The primary component A is itself a spectroscopic binary with a period of 154.9 days. Its variable radial velocity was discovered in 1906 and the first orbital elements published in 1928. More recently, Hipparcos satellite data revealed the existence of a 1.282 day eclipsing binary within the system, with two equal minima where the brightness dips by half a magnitude. The eclipsing binary was later revealed to be the secondary component, Aa2, with its subcomponents being named Aa2a and Aa2b.

The spectrum and luminosity are dominated by component Aa which is now considered to be an O8.5 supergiant. It is thought to have a mass around 30 solar masses, a radius 17.7 times that of the Sun, temperature of 32,500 K, and a luminosity 280,000 times that of the Sun.
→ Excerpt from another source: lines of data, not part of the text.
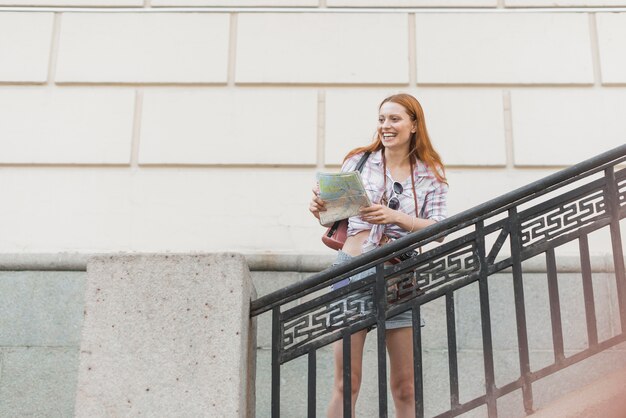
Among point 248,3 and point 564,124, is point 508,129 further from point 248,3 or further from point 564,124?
point 248,3

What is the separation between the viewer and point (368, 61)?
21.9 ft

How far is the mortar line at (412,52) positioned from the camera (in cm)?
664

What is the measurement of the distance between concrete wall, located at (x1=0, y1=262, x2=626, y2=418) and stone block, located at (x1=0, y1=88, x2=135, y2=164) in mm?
1000

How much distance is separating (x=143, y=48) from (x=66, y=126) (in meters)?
0.88

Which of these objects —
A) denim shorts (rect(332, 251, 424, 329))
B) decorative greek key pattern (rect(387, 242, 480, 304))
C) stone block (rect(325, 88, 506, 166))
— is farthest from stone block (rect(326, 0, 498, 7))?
decorative greek key pattern (rect(387, 242, 480, 304))

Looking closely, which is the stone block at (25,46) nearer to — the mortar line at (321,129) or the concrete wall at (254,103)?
the concrete wall at (254,103)

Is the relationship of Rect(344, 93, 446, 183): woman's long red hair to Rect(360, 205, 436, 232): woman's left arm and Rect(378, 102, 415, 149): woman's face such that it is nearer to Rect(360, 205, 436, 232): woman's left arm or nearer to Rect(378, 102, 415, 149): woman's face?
Rect(378, 102, 415, 149): woman's face

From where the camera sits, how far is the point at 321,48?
6730 millimetres

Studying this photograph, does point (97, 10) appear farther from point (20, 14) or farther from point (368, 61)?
point (368, 61)

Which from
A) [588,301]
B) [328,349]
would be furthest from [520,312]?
[328,349]

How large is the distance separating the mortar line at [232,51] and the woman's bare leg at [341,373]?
319 cm

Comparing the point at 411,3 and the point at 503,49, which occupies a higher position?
the point at 411,3

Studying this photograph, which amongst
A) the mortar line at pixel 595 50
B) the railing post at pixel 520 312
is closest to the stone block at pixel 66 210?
the railing post at pixel 520 312

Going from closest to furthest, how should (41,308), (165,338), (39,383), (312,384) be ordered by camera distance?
1. (165,338)
2. (312,384)
3. (39,383)
4. (41,308)
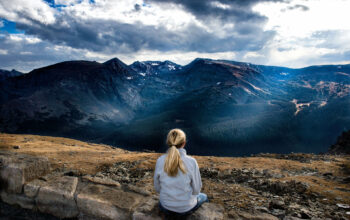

The two eclipsing stars are almost identical, rapidly-rotating B-type stars, with masses of 19 solar masses. They are so close to each other that they share a common envelope, systems with such a characteristic are called overcontact binaries.

The properties of the minor components of the τ CMa grouping are poorly known. Spectral types of B2Vn, B5Vnn, B0.7V and B2: V have been assigned to the components B, C, D and E, respectively. UW Canis Majoris is another 4th magnitude star less than half a degree away, and is itself an eclipsing binary system associated with NGC 2362. It has been catalogued as τ^{2} CMa, but that name is now rarely used.